EMGO Institute for Health and Care research, VU University Medical Center,Van der Boechorststraat 7, Amsterdam, The Netherlands.
Spine (Phila Pa 1976). 2010 May 1;35(10):1017-24. doi: 10.1097/BRS.0b013e3181c212ee.
STUDY DESIGN: A randomized clinical trial. OBJECTIVE: To compare the effectiveness of a behavioral graded activity program with manual therapy in patients with subacute (4-12 weeks) nonspecific neck pain. SUMMARY OF BACKGROUND DATA: Neck pain is a common complaint, for which many conservative therapies are available in primary care. There is strong evidence for manual therapy in combination with exercises. Psychosocial factors are also believed to play a role in chronic pain. The evidence of the effectiveness of a program focused on these factors is still unknown. METHODS: A randomized clinical trial was conducted, involving 146 patients with subacute nonspecific neck pain. The BGA program can be described as a time-contingent increase in activities from baseline toward predetermined goals. Manual therapy consists of specific spinal mobilization techniques and exercises. Primary outcomes were global perceived effect, the Numerical Rating Scale for pain and the Neck Disability Index. Secondary outcomes were the Tampa Scale for Kinesiophobia, the 4 Dimensional Symptom Questionnaire, and the Pain Coping and Cognition List. Measurements were carried out at baseline and 6, 13, 26, and 52 weeks after randomization. Data are analyzed according to the intention-to-treat principle, using multilevel analysis. RESULTS: The success rates at 52 weeks, based on the GPE were 89.4% for the BGA program and 86.5% for MT. This difference was not statistically significant. For pain and disability, a difference was found in favor of the BGA program; mean difference for pain = 0.99 (95% CI 0.15-1.83) and mean difference for NDI = 2.42 (95% CI 0.52-4.32). All other differences between the interventions in the primary and secondary outcomes were not statistically significant. CONCLUSION: Based on this trial it can be concluded that there are only marginal, but not clinically relevant, differences between a BGA program and MT.

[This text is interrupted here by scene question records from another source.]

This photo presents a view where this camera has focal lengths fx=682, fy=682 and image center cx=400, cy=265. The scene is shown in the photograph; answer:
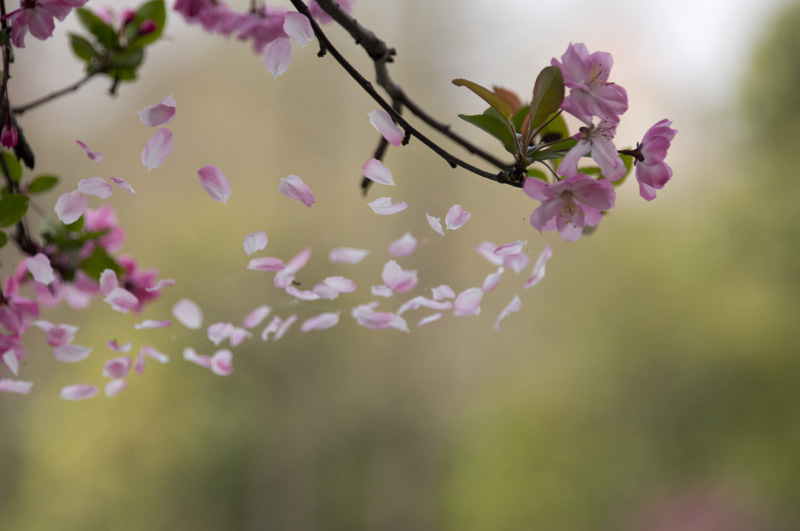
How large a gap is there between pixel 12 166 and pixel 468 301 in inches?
15.2

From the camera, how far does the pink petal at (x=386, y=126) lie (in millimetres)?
373

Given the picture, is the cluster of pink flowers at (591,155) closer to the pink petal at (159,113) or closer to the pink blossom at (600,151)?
the pink blossom at (600,151)

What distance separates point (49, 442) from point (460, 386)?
2.72m

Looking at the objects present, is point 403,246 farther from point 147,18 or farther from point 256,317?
point 147,18

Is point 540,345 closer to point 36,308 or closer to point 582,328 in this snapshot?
point 582,328

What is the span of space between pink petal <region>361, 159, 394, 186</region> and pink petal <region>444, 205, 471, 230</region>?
0.13 ft

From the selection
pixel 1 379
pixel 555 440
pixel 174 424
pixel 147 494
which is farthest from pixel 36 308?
pixel 555 440

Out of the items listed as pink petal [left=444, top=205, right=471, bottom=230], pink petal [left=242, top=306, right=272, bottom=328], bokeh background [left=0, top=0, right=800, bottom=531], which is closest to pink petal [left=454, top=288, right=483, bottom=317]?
pink petal [left=444, top=205, right=471, bottom=230]

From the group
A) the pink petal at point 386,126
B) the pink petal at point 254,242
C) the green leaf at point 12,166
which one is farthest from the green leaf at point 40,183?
the pink petal at point 386,126

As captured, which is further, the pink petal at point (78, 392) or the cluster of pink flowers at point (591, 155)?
the pink petal at point (78, 392)

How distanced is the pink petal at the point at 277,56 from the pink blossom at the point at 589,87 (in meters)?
0.15

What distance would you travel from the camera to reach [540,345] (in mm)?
4922

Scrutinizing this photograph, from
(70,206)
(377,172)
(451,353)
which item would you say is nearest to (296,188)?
(377,172)

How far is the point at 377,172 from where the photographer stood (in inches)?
16.1
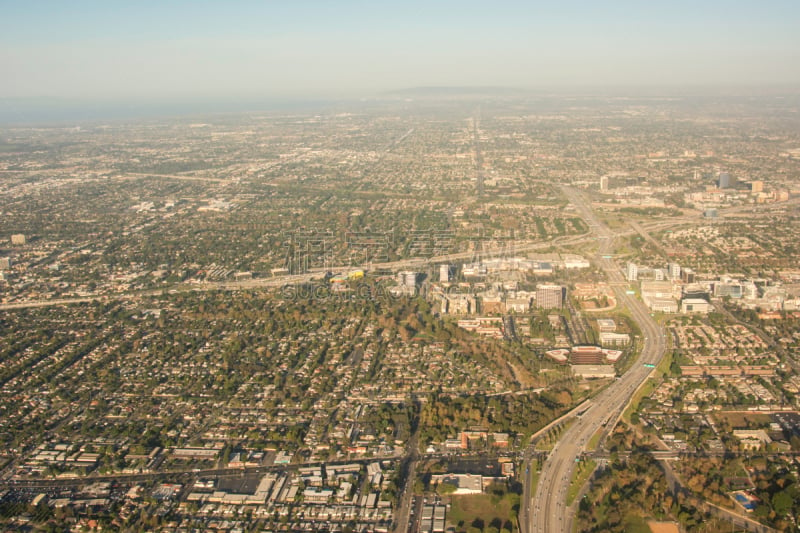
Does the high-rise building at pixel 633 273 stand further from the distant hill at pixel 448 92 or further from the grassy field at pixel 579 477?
the distant hill at pixel 448 92

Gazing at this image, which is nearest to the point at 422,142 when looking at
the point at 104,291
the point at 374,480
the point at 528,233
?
the point at 528,233

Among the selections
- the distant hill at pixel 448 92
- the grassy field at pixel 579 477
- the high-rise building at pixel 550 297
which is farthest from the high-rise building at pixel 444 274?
A: the distant hill at pixel 448 92

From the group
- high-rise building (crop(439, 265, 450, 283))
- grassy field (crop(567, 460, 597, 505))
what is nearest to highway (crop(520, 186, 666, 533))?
grassy field (crop(567, 460, 597, 505))

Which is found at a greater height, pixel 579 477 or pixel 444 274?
pixel 444 274

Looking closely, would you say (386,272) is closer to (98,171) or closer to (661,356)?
(661,356)

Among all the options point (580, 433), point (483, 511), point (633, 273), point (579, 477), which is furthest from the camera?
point (633, 273)

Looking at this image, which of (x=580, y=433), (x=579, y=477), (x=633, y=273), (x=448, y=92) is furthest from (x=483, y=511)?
(x=448, y=92)

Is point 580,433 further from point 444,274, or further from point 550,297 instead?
point 444,274
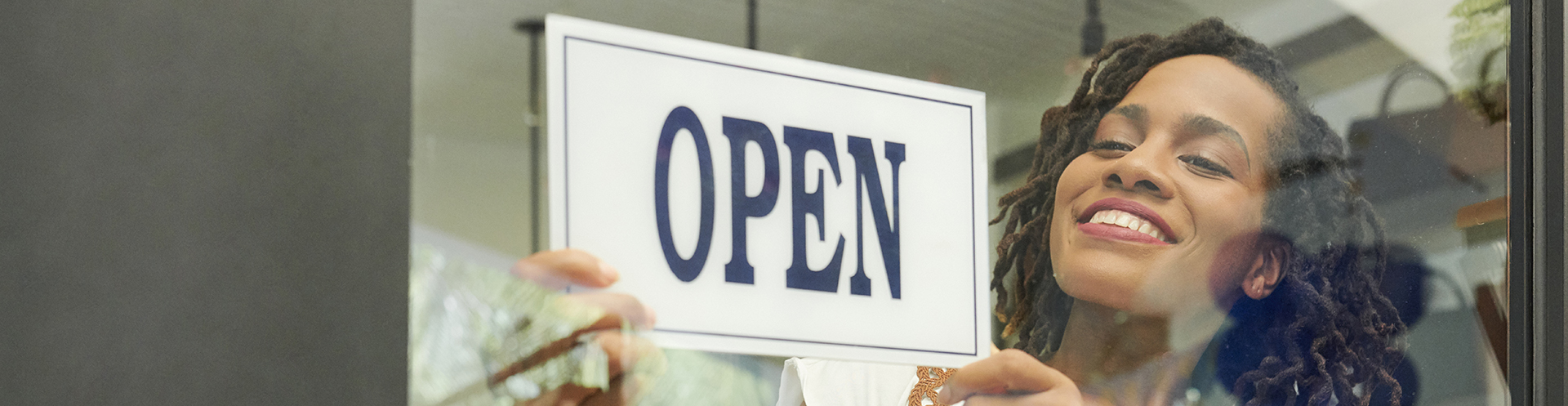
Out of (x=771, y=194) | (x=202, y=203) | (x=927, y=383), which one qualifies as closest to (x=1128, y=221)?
(x=927, y=383)

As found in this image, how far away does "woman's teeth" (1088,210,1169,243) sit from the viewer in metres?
1.11

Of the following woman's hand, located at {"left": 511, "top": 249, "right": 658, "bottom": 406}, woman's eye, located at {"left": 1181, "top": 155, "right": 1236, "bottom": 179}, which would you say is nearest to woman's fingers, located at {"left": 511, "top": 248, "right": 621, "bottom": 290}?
woman's hand, located at {"left": 511, "top": 249, "right": 658, "bottom": 406}

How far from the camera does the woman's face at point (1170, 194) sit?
3.60 ft

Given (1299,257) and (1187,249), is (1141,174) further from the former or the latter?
(1299,257)

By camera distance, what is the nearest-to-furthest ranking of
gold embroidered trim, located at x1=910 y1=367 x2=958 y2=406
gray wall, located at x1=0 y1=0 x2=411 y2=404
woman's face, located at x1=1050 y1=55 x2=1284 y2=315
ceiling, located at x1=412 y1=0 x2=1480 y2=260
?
gray wall, located at x1=0 y1=0 x2=411 y2=404, ceiling, located at x1=412 y1=0 x2=1480 y2=260, gold embroidered trim, located at x1=910 y1=367 x2=958 y2=406, woman's face, located at x1=1050 y1=55 x2=1284 y2=315

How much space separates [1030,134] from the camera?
1.07 meters

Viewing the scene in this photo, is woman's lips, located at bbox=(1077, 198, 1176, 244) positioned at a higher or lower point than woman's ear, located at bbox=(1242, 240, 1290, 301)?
higher

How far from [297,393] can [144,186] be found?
16 cm

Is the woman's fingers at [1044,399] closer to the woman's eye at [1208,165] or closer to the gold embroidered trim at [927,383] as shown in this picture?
the gold embroidered trim at [927,383]

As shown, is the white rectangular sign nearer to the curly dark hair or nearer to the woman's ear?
the curly dark hair

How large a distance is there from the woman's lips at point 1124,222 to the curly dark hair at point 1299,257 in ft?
0.19

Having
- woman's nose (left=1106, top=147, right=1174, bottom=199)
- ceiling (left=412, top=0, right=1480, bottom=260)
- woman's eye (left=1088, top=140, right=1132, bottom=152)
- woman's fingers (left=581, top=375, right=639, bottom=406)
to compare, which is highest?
ceiling (left=412, top=0, right=1480, bottom=260)

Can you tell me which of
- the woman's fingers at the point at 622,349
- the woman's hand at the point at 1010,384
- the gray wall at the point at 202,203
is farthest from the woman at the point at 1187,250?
the gray wall at the point at 202,203

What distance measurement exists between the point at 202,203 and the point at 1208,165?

研究设计:一项随机临床试验。 目的:比较行为分级活动方案与手法治疗对亚急性(4-12 周)非特异性颈痛患者的疗效。 背景资料总结:颈痛是一种常见的主诉,在初级保健中可提供许多保守治疗方法。手法治疗联合运动疗法有很强的证据支持。心理社会因素也被认为与慢性疼痛有关。针对这些因素的治疗方案有效性的证据尚不清楚。 方法:进行了一项随机临床试验,共纳入 146 例亚急性非特异性颈痛患者。BGA 方案可描述为基线时活动量逐渐增加,达到预定目标。手法治疗包括特定的脊柱松动技术和运动。主要结局指标为总体感觉疗效、疼痛数字评分量表和颈部残疾指数。次要结局指标为坦帕运动恐惧调查问卷、4 维度症状问卷和疼痛应对认知问卷。测量在随机分组后 6、13、26 和 52 周进行。数据分析采用多水平分析,根据意向治疗原则进行。 结果:基于 GPE 的 52 周时的成功率,BGA 方案为 89.4%,MT 为 86.5%。差异无统计学意义。在疼痛和残疾方面,BGA 方案有优势;疼痛的平均差值为 0.99(95%CI 0.15-1.83),NDI 的平均差值为 2.42(95%CI 0.52-4.32)。干预措施在主要和次要结局方面的其他差异均无统计学意义。 结论:根据这项试验,可以得出结论,行为分级活动方案与手法治疗之间只有微小的但无临床意义的差异。